New England's second-half schedule is one of the NFL's most difficult, if not the toughest outright, and it kicks off this Sunday with a rematch against the suddenly competitive 6-3 Jets at Gillette Stadium. The Patriots -- who struggled offensively in back-to-back wins before the bye -- defeated the Jets 22-17 three weeks ago, but New York upset Buffalo the following week and looks poised to contend for its first playoff berth since 2010.

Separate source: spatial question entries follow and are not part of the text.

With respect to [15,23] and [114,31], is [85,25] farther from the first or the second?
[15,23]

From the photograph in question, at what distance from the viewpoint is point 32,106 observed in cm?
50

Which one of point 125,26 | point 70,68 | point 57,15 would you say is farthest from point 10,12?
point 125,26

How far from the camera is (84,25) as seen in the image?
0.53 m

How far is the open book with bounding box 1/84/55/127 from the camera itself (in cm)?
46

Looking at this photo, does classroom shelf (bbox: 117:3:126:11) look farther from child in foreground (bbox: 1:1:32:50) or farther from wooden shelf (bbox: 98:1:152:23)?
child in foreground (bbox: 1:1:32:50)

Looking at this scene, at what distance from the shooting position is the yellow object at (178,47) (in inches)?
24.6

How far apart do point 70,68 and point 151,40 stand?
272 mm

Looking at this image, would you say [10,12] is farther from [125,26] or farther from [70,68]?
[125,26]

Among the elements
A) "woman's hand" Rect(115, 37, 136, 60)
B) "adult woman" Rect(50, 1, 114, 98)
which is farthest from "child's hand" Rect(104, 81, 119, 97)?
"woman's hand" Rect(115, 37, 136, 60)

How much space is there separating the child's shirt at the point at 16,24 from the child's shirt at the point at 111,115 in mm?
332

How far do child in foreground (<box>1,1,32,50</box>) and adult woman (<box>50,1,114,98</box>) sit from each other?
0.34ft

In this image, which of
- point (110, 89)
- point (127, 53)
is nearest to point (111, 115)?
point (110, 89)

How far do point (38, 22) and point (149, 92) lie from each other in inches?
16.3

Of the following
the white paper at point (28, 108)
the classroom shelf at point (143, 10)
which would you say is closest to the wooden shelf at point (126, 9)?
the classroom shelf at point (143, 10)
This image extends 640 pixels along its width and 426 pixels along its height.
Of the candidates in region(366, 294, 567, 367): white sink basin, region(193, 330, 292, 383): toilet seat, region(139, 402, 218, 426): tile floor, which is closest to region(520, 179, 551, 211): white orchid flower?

"Last year was what it was," Slater said. "If anything, the guys that are here need to realize the urgency with which we need to approach each day and understand that things are very fluid in the National Football League. Things could be going well now, and they can turn on you quick, or things could be going poorly, and you can turn it around quickly. So we need to just take things one day at a time."